I have taken the liberty to replace the four words “As a reality check” with the sentence: “Notice that these axioms still imply that algebra maps out of $W$ are essentially unique, even though that is not stated explicitly. ” Hope that’s okay.

• CommentRowNumber3.
• CommentAuthorMike Shulman
• CommentTimeJan 13th 2012

• CommentRowNumber4.
• CommentAuthorTodd_Trimble
• CommentTimeJan 13th 2012

Actually, I liked the way I had it (“as a reality check”, etc.). Those particular words are not so important, but the point is to check that we get the usual notion of initial algebra on the nose in the case where equality is extensional. Yes, this might be considered trivial, but it’s good pedagogy for readers who have spent most of their lives thinking of equality as extensional, and IMO we should be very gentle in easing people into intensional type theory or homotopy type theory (as I can attest, being someone who has found this material very hard to follow).

The comments Mike added to the page (thanks, Mike!) then lead naturally to the meaning of the words “essentially unique” (unique up to contractible space of choices).

• CommentRowNumber5.
• CommentAuthorUrs
• CommentTimeJan 13th 2012

the point is to check that we get the usual notion of initial algebra on the nose in the case where equality is extensional.

Yes, and this is what my sentence tries to say explicitly.
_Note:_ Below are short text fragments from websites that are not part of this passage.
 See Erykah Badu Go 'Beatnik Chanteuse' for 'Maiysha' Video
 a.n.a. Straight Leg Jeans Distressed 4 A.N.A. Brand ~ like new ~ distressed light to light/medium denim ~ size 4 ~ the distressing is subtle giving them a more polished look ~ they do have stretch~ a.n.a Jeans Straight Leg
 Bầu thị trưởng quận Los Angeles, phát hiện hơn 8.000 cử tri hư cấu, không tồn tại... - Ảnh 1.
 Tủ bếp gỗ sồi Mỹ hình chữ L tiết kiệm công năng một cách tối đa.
When I first read your “as a reality check” I was confused about what it is you were going to check.

If my sentence doesn’t cut it, replace it by another one. But I think it helps the reader to say in advance which reality it is that is going to be checked.

• CommentRowNumber6.
• CommentAuthorTodd_Trimble
• CommentTimeJan 13th 2012

Urs #5: okay, I see what you’re saying. Does it read better now than it did?

• CommentRowNumber7.
• CommentAuthorUrs
• CommentTimeJan 13th 2012
• (edited Jan 13th 2012)

I don’t find “As a reality check” to be a useful phrase. Why not say explicitly “Let’s check that indeed if … then …”?
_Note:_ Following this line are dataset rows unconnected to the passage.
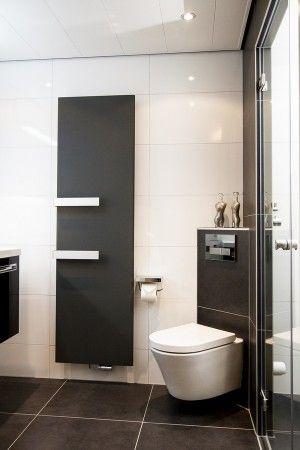 (De Eerste Kamer) Het toilet is schuin in de hoek geplaatst en dat levert verrassend veel ruimte op.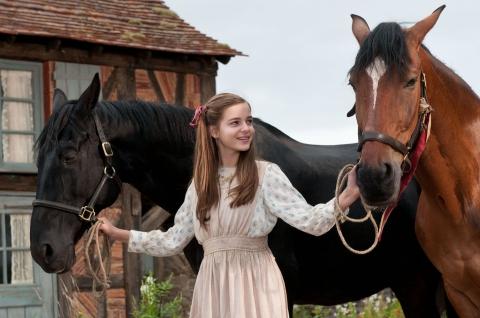 кадры из фильма Боевой конь Селин Бакенс,
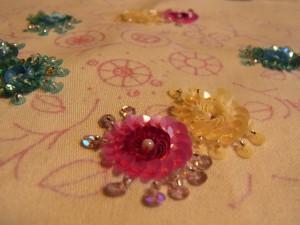 ピンク、ブルー、オフホワイトの同心円の花が完成です。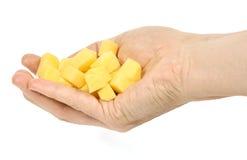 Handholding gewürfelte Kartoffel Stockfotografie
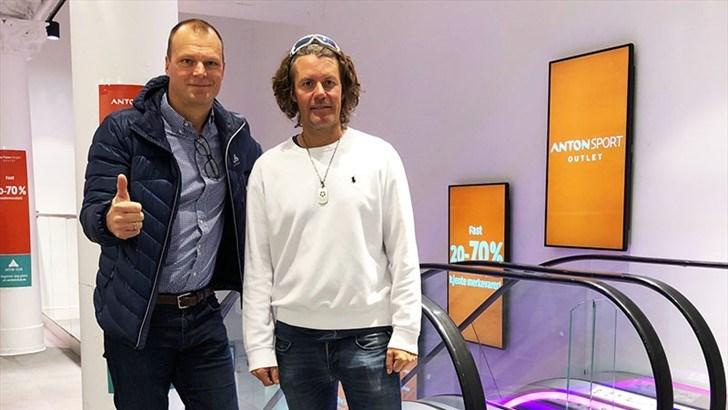 Ole-Henrik Skirstad, administrerende direktør i Sport 1 (t.v.) og daglig leder Morten Borgersen i Mobo Sportsholding AS.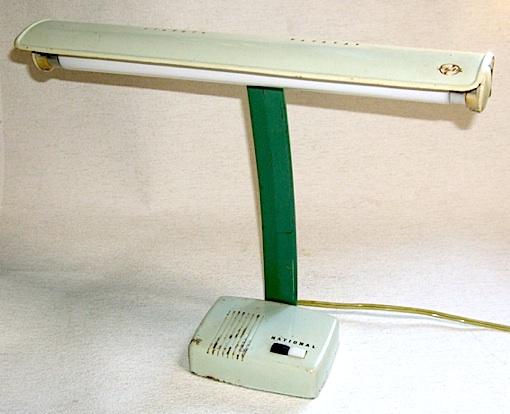レトロ&シャビーな松下電器産業株式会社製の「ナショナル」ブランドの電気スタンド、昭和20年代後半〜30年代前半に製造された物です。<br>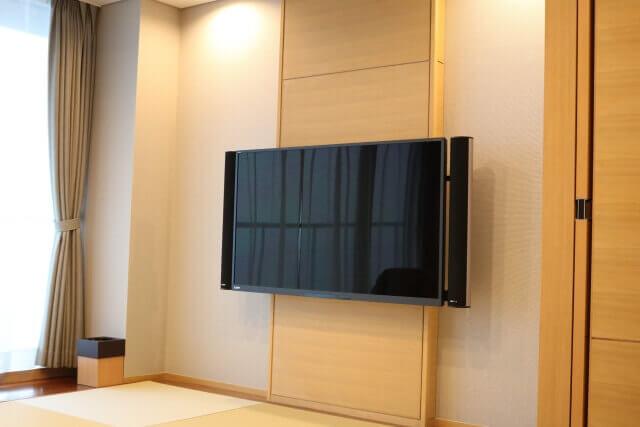 壁掛けテレビキット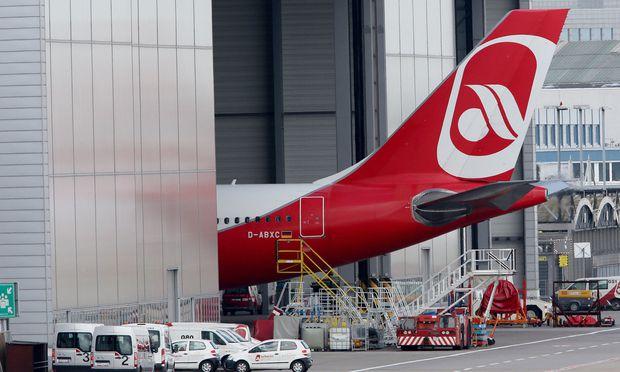 Nicht nur die Flugzeuge der Air Berlin blieben am Dienstag am Boden – 9000 Passagiere ebenso.  [ APA ]
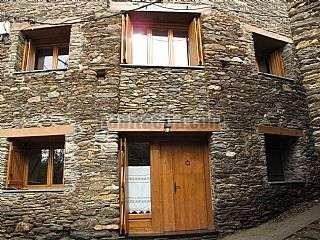 Casa a Les eres,. Casa rehabilitada a Tírvia. el poble més bonic.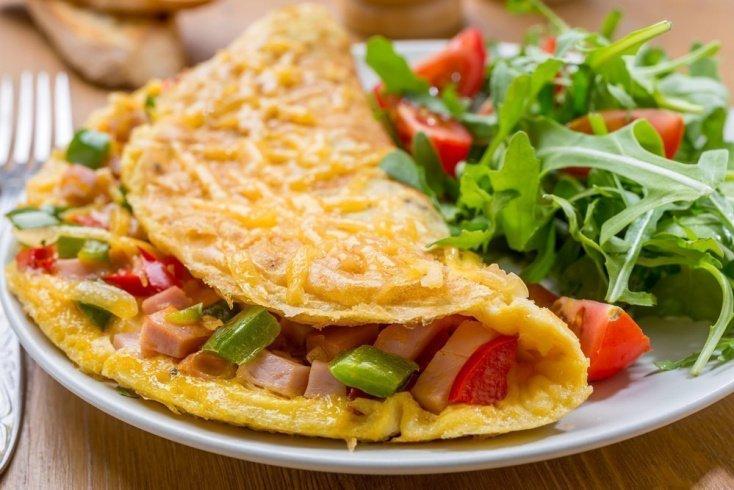 Здоровое питание: в каком виде давать ребенку сыр?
But if you don’t like it, I won’t object further.

• CommentRowNumber8.
• CommentAuthorTodd_Trimble
• CommentTimeJan 13th 2012

Okay, I got rid of this phrase. I’ll suppose it now reads okay unless you tell me otherwise.

• CommentRowNumber9.
• CommentAuthorUrs
• CommentTimeJan 13th 2012
• (edited Jan 13th 2012)

Yes, this I like! Thanks.

• CommentRowNumber10.
• CommentAuthorMike Shulman
• CommentTimeJan 20th 2012

I have added to inductive type a link to a recent paper on the arXiv about homotopy-initiality of inductive types in homotopy type theory. See also a HoTT blog post.

• CommentRowNumber11.
• CommentAuthorTodd_Trimble
• CommentTimeJan 20th 2012

Thank you, Mike! This looks very useful.

• CommentRowNumber12.
• CommentAuthorUrs
• CommentTimeMay 11th 2012
• (edited May 11th 2012)

I am working on prettifying and expanding inductive type (didn’t get very far yet, though).
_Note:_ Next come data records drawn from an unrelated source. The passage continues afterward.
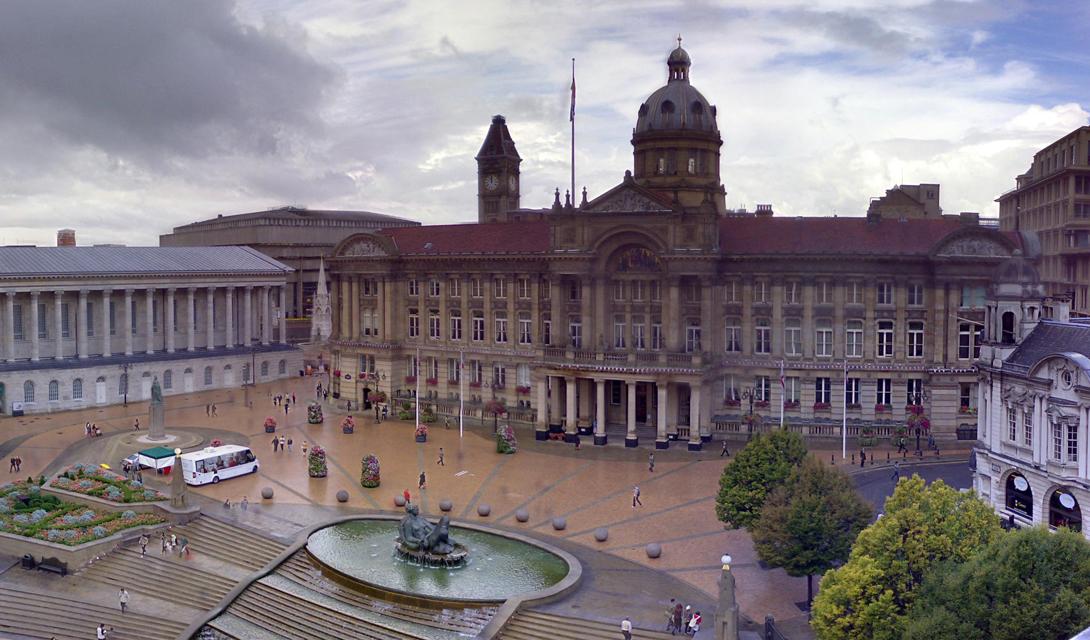 Бирмингем, Великобритания Солнечных часов за год: 1364 Два миллиона человек проживают в Бирмингеме, втором по величине английском городе. Местный климат тут средний по стране — мягкий и влажный, резких переходов практически не бывает. Как не бывает здесь и яркого солнечного света, к чему местные жители уже давно привыкли.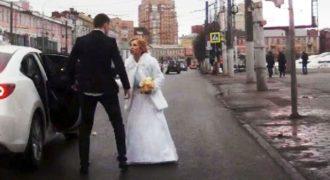 Νύφη και γαμπρός τσακώνονται δημοσιά αμέσως μετά την τελετή του γάμου τους!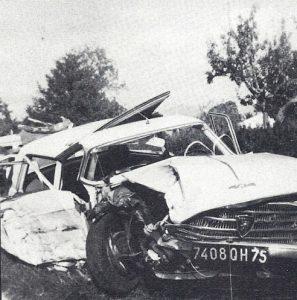 L'épave de la 404 Peugeot broyée contre un arbre le 12 août 1965, d'où sortit miraculeusement vivant le chanteur français Serge Lama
Here is one dumb little question on the most basic of all examples. I nevertheless have this question at the moment:

when we write the endofunctor whose initial algebra is the natural numbers object as $F(X) = 1+ X$ (instead of equivalently $F(X) = * \coprod X$) it looks very nicely suggestive: by Lambek’s theorem the natural numbers are a fixed point of this functor, and so it seems suggestive to read $F(X) = 1 + X$ as saying “The natural numbers are the universal thing that does not change when you add one component.”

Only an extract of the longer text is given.